Le foetus, un corps étranger mais…

Le foetus est un corps étranger pour la mère, puisqu'il est porteur de gènes paternels. Il n’est pas rejeté par le système immunitaire car, pendant les six à sept premiers mois de gestation, le placenta fœtal n’exprime pas un certain nombre de gènes « du soi » (Complexe Majeur d’Histocompatibilité). Mais à partir du huitième mois, les protéines de ces gènes sont exprimées, déclenchant une réaction immunitaire puis inflammatoire de la part de la vache. Des globules blancs infiltrent alors massivement le placenta, et commence la maturation du placenta qui est indispensable à son expulsion après le vêlage. Au cours des deux derniers mois de gestation, le nombre de cellules placentaires diminue, phagocytées (1) par les globules blancs, la matrice extracellulaire est digérée. Ainsi progressivement sur les 2 derniers mois de gestation, le placenta fœtal perd son attachement avec l’utérus. Selon les vétérinaires, « la réaction immunitaire est donc le phénomène initial, qui commence dans les deux derniers mois de gestation, induisant la maturation placentaire » et permettant finalement l’expulsion du placenta. Les contractions de l’utérus avant, pendant et post-vêlage vont aider à évacuer le placenta fœtal mais elles ne sont pas le facteur limitant de l’expulsion. En effet, une rétention placentaire est due à un défaut de maturation du placenta - et donc de désengrènement du placenta foetal - et non à un défaut de contractions utérines. L’efficacité de la réaction immunitaire au cours des dernières semaines de gestation est donc cruciale pour la délivrance.

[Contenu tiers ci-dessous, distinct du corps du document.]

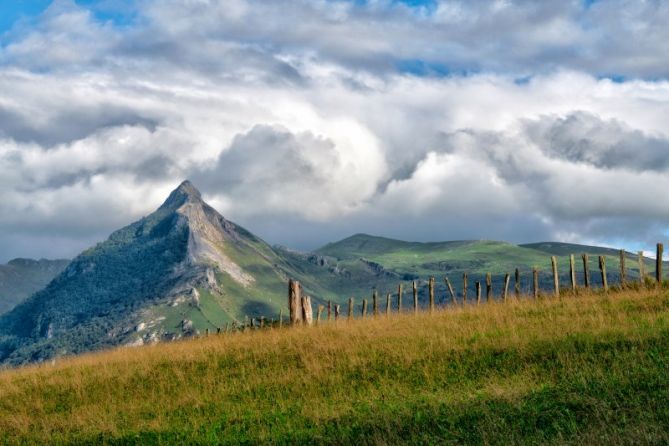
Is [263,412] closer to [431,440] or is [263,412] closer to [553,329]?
[431,440]

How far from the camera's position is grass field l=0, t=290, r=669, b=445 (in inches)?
639

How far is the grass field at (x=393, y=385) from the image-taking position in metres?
16.2

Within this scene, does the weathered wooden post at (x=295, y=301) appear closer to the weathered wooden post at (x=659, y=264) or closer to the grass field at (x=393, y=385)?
the grass field at (x=393, y=385)

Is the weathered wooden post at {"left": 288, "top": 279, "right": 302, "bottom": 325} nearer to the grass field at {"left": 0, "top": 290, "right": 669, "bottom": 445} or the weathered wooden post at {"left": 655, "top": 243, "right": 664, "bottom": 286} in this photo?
the grass field at {"left": 0, "top": 290, "right": 669, "bottom": 445}

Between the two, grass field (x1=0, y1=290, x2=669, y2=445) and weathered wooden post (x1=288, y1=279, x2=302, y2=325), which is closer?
grass field (x1=0, y1=290, x2=669, y2=445)

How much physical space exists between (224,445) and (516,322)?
14.2 m

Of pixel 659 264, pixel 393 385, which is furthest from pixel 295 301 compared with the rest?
pixel 659 264

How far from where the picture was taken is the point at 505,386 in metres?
19.7

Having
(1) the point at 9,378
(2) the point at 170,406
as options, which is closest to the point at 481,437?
(2) the point at 170,406

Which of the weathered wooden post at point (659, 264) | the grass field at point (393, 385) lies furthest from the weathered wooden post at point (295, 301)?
the weathered wooden post at point (659, 264)

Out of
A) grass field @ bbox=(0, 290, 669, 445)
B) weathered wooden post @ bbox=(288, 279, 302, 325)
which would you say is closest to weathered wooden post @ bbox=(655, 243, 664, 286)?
grass field @ bbox=(0, 290, 669, 445)

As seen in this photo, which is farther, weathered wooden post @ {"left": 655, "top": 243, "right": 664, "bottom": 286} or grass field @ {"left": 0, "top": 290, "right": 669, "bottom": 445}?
weathered wooden post @ {"left": 655, "top": 243, "right": 664, "bottom": 286}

Un défaut d'expulsion des membranes foetales au delà de 24h après la naissance du veau caractérise la rétention placentaire. Le placenta est ici bien présent. Il doit être expulsé entre 6 à 24h après la naissance du veau. (© Claudius THIRIET)

Une maladie métabolique

Or, comme le précisent les vétérinaires, « il existe un lien fort entre divers aspects du métabolisme et la fonction immunitaire, notamment le métabolisme énergétique et calcique ainsi que le bilan oxydatif ». Ainsi une concentration sanguine en acides gras non estérifiés (AGNE), élevés avant vêlage (> 0,27 à 0,4 mmol/l) est associée à une augmentation du risque de rétention placentaire. De même, en cas d’hypocalcémie lors du vêlage, l’incidence de la rétention placentaire augmente, plus du fait de l’action positive du calcium sur l’immunité de la vache qu’en raison de l’absence de contractions utérines. Le calcium est par exemple impliqué dans la phagocytose exercée par les globules blancs et permettant la digestion du placenta. Dans tous les cas, « le contrôle de la balance anions-cations (BACA) pendant le tarissement permet une réduction importante du nombre de cas de rétention », analysent les vétérinaires. Quant au stress oxydatif, évoqué plus haut, les vaches atteintes de rétention placentaire semblent se trouver en déficit d’anti-oxydants, plusieurs semaines avant le vêlage.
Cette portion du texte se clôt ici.